* [Do this]:
Nothing before the line containing "How large is" belongs in the answer; quote that line and all lines after it through the end of the material, word for word.

* [Extracted records]:

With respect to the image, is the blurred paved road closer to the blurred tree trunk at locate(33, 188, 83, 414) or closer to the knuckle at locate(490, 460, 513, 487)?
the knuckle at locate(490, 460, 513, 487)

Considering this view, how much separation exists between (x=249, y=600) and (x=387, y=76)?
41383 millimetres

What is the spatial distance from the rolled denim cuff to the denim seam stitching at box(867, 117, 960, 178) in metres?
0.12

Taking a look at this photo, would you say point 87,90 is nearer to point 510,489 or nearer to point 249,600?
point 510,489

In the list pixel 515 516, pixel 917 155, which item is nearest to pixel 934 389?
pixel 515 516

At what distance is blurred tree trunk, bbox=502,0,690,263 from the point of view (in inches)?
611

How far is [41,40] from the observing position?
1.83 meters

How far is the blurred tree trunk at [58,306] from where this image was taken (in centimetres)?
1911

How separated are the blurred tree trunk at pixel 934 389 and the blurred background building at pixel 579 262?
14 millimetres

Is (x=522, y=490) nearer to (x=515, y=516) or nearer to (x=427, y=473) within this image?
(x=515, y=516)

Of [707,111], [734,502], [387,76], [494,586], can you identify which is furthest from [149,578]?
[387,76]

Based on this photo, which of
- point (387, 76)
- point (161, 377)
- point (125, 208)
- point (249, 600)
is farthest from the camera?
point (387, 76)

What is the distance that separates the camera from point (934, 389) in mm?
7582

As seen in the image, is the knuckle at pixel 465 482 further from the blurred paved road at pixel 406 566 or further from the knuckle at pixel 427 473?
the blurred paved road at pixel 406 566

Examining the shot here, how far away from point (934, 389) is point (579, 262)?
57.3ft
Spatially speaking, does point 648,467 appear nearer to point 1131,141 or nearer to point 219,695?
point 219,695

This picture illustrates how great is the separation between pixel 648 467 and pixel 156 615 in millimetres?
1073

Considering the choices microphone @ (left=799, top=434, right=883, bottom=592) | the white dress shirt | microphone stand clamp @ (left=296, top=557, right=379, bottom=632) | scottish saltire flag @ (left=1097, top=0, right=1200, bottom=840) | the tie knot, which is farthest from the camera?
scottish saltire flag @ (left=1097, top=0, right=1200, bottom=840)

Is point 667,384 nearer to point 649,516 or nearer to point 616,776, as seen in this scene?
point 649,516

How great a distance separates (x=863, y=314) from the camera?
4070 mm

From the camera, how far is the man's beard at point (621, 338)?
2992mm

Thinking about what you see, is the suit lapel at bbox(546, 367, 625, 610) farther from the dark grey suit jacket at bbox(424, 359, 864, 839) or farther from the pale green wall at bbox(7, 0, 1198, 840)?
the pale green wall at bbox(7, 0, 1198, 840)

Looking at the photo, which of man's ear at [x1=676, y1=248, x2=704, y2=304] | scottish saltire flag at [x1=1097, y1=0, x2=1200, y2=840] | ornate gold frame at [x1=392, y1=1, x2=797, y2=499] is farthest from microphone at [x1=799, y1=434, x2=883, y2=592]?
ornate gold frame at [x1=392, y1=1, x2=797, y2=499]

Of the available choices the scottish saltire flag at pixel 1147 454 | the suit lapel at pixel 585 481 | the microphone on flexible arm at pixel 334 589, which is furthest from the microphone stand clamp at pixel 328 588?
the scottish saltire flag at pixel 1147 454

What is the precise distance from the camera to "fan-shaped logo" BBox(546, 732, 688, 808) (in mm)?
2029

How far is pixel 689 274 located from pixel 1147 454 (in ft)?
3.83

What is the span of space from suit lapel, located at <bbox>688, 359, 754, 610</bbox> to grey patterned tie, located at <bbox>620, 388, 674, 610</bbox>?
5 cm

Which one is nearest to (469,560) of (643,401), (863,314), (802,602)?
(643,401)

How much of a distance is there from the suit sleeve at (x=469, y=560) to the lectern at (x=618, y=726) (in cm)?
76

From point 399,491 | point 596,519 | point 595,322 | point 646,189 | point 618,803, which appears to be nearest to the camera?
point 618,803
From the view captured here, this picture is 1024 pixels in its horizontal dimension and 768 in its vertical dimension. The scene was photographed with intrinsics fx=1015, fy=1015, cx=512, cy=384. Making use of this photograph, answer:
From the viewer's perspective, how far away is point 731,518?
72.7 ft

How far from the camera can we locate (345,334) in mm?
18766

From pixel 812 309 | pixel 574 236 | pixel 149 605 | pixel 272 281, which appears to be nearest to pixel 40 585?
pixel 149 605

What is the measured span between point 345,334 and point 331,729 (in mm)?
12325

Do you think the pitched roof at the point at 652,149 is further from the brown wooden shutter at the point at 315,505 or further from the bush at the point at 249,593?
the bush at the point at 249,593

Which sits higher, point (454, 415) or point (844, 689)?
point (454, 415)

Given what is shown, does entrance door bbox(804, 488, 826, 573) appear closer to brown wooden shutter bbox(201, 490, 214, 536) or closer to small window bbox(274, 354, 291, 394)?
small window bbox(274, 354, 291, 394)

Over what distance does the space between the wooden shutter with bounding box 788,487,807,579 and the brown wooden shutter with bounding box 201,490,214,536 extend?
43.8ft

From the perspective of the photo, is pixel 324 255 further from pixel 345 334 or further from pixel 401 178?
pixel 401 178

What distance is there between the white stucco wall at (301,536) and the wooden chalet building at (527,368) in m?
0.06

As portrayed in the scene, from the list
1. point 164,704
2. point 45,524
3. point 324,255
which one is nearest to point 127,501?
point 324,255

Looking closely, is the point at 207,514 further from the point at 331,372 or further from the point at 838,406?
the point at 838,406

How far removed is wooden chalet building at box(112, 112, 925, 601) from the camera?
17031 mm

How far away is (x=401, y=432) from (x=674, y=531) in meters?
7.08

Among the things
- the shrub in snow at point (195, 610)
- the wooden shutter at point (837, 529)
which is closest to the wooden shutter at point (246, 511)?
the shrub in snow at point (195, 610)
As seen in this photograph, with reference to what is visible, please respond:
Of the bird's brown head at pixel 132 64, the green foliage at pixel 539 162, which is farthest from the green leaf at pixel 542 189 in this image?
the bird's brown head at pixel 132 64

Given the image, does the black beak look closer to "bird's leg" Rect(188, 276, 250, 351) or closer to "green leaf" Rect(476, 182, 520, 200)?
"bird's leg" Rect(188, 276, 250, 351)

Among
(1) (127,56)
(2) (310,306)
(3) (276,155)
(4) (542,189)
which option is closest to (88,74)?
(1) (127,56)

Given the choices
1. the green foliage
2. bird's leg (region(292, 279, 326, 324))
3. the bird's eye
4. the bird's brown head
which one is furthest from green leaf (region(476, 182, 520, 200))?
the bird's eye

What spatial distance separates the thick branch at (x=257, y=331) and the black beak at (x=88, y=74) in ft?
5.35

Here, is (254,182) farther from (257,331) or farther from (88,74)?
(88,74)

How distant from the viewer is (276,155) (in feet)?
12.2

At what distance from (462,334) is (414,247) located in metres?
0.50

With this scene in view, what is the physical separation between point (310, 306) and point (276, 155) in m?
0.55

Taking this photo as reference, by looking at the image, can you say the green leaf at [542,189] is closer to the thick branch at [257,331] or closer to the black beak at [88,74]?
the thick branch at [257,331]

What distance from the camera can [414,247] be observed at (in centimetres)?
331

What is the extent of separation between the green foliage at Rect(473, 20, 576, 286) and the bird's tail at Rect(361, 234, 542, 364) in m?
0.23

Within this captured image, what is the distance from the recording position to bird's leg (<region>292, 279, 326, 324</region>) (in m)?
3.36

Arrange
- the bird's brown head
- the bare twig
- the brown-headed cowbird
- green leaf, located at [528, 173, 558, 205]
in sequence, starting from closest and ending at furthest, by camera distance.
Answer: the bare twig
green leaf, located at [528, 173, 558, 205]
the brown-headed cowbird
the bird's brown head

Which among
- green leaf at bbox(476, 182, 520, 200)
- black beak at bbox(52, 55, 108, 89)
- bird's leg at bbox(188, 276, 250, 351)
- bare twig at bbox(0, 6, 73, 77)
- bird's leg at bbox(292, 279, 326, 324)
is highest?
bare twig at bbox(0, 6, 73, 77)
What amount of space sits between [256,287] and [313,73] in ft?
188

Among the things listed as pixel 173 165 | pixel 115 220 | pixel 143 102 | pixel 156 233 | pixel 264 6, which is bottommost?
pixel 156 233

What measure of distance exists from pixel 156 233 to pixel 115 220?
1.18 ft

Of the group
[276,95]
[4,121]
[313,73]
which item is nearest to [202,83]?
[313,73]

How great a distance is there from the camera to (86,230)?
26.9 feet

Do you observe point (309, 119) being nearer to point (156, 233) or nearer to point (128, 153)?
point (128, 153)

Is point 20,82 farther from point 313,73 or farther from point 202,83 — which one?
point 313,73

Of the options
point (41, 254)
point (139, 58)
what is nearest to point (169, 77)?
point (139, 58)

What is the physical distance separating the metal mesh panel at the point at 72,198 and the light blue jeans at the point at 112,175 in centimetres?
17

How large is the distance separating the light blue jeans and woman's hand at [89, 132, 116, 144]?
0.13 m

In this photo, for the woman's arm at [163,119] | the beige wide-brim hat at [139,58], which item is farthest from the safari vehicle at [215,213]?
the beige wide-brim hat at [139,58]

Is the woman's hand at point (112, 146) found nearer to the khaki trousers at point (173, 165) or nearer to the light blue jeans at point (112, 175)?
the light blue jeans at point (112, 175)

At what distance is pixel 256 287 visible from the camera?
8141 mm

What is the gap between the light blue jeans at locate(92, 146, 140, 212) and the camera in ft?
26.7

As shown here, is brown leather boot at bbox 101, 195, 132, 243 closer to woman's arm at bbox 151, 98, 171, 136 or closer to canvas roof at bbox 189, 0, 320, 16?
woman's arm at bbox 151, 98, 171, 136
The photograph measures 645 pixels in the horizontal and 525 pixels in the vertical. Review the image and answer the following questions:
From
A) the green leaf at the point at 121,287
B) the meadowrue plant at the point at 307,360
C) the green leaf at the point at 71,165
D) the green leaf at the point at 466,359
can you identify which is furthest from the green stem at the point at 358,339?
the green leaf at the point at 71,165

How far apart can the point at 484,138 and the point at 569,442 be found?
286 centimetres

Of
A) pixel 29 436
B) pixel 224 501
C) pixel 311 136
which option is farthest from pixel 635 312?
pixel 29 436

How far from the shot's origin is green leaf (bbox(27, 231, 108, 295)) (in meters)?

* [The response]:
How large is the distance separating the light blue jeans and woman's hand at [89, 132, 116, 144]?
0.13 m

In this photo, for the woman's arm at [163,119] | the beige wide-brim hat at [139,58], which item is farthest from the safari vehicle at [215,213]?
the beige wide-brim hat at [139,58]

Is the woman's hand at point (112, 146) found nearer to the khaki trousers at point (173, 165) or nearer to the light blue jeans at point (112, 175)?
the light blue jeans at point (112, 175)

At what distance is pixel 256 287 visible from the camera?
8141 mm

What is the gap between the light blue jeans at locate(92, 146, 140, 212) and the camera in ft?
26.7

As shown here, is brown leather boot at bbox 101, 195, 132, 243 closer to woman's arm at bbox 151, 98, 171, 136 or closer to canvas roof at bbox 189, 0, 320, 16?
woman's arm at bbox 151, 98, 171, 136
The photograph measures 645 pixels in the horizontal and 525 pixels in the vertical. Review the image and answer the following questions:
From
A) the green leaf at the point at 121,287
B) the meadowrue plant at the point at 307,360
C) the green leaf at the point at 71,165
D) the green leaf at the point at 466,359
can you identify which is furthest from the green stem at the point at 358,339?
the green leaf at the point at 71,165

How far apart can the point at 484,138 and the point at 569,442 be found?
286 centimetres

Of
A) pixel 29 436
B) pixel 224 501
C) pixel 311 136
which option is farthest from pixel 635 312?
pixel 29 436

How far from the shot's origin is green leaf (bbox(27, 231, 108, 295)) (in meters)?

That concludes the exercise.